Та же птица
3 июля 2019 г. в 14:25
Та птичка еще лежит на подоконнике.
А девка мечется в кровати. Ей то мокрое полотенце на лоб положат, то выпить что-то заставят, то спинку, придут, гладят и шепчут-напевают детскую колыбельную. А все одно — простынь мнется, трескается в морщины, задирается, обматывается вокруг ног тонкими тканевыми волнами, волосы разлетаются, спутанные и дерганные. А ей ничего, и ее уже не осталось в этом теле.
Идет она — пока по кровати мечется — по лесу в одной рубахе. Холодно, туманно — мать утирает пот со лба, вздыхает, чем дочь вылечить? — под босыми ногами колко и упруго. Дышать — мерзло в груди, по телу колется и болит красным и воспаленным. Идти и идти по густому лесу, молоку тумана, в глубь, в дрёмь, мрак, туда, где среди замерших хвойных лап стоит белый одноглазый Хозяев сын, ждет, перышко хлипкое в руках покручивая. Хочется ей вздрогнуть, побежать в другую сторону, закричать — сперва хрипло и надрывно, после завопить дико и больно «мамушка!!», а ноги белые — в царапины исхвостанные — не дрогнут, не побегут — понесут вперед, в чащу, в глушь, в сырость к нелюбому жениху. Сидела у ног его лисичка, смотрела на брата — то ли грустно, то ли укоризненно — не дождалась невестки, прыгнула, обернулась девчушкой, ускакала дальше, дальше к мшистым застарелым стволам, к топким болотцам, где туман вздрогнул, растаял еще вчера, а тоска и тягость лопнули под ворчание грома и острые капли дождя.
Не грусти, девка, хозяйкой будешь, вместо дома сухого и крошечного обретешь влажный, дышащий и огромный, весь станет твой, а ты станешь его, — шепчет ей лес.
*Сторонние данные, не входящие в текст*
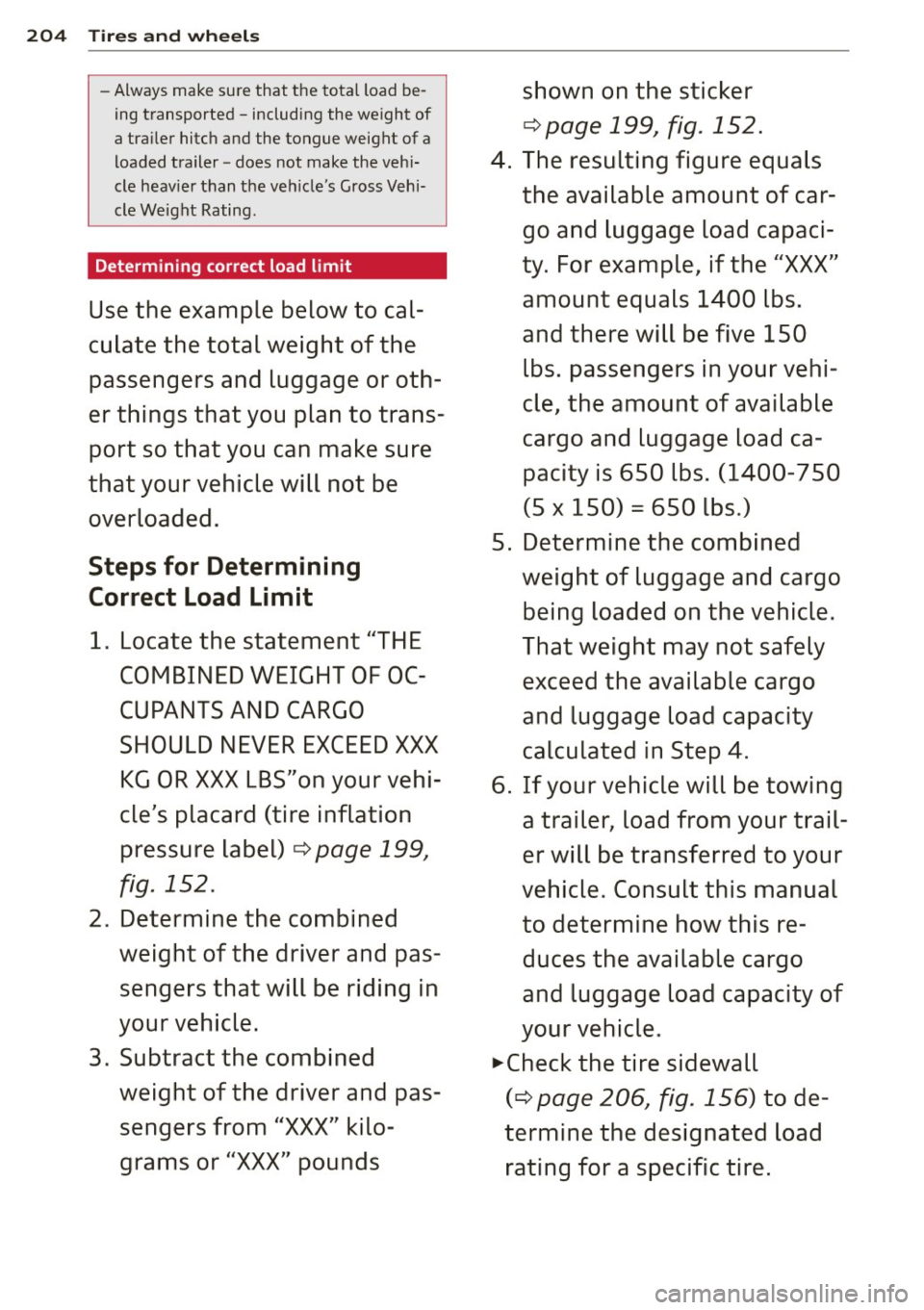 AUDI Q3 2015 Owners Manual 204 Tires and wheels
-Always make sure that the total load be
ing transported -including the weight of
a trailer hitch and the tongue weight of a
loaded trailer -does not mak AUDI Q3 2015 Owners Manual 204 Tires and wheels
-Always make sure that the total load be
ing transported -including the weight of
a trailer hitch and the tongue weight of a
loaded trailer -does not mak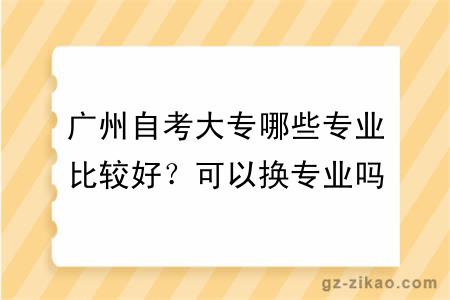廣州自考大專(zhuān)哪些專(zhuān)業(yè)比較好？可以換專(zhuān)業(yè)嗎？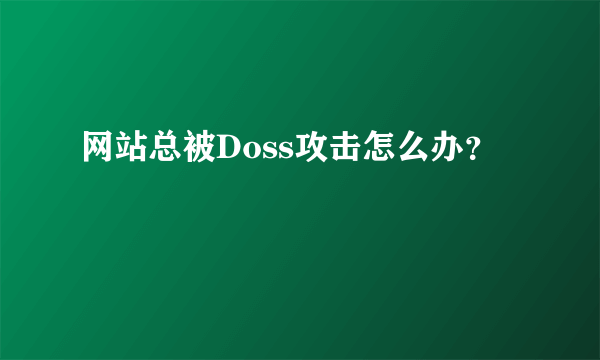 网站总被Doss攻击怎么办？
Не тоскуй, прорастет скоро тело твое сквозь сосновые доски, когтистые корни, поестся червями земляными и змеями ненасытными, стаешь вся в землю лесную, соком в стволы могучие вольешься, глубоко сроднишься, — влечет туман, обнимает влажно за шею.
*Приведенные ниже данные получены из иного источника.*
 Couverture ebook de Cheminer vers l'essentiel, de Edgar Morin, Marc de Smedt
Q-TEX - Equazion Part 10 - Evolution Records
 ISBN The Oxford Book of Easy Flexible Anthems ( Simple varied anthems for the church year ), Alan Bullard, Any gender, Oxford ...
Слезы горячие не держи, пусть омоют душу твою, как тело мертвое твое заскребет грубыми от работы руками старая мытница, подготовит к миру новому и чужому, да только не пойдешь ты туда, здесь останешься, нового Хозяина радовать, от промозглых ночей согревать, — целует ей ноги землица мокрая, камешки с пути скатывает.
Уж остались ей шажочек да полшажочка, лицо бледно и прозрачно, глаза — озерца лесные, темные, полутопкие, полутихие, рубаха смята, грязна, противно липка. Стоит перед ней суженый лесом, суженый самим собой, глядит единственным глазом неотрывно, внимательно, думает: перышко отпустить, сломать иль подарить? Выхватить бы ей его, побежать, падая и выдираясь из цепких лесных веток, корневых лап земли, падая вновь, ранясь, плача, унося далеко себя — полумертвую и полуживую птичку.
Осел туман пыльным мучным мешком прямо им в ноги. Стоит молодой Хозяин, сумрачно глядит на невесту. Перышко в огромных руках пуховое и тоненькое, пополам переломится — хрустинки не услышишь. Взлетят мягонькие пушинки к небесам да в колючей хвое и застрянут. Коли надо Хозяина лесного радовать, кто ж отпустит до небес лететь?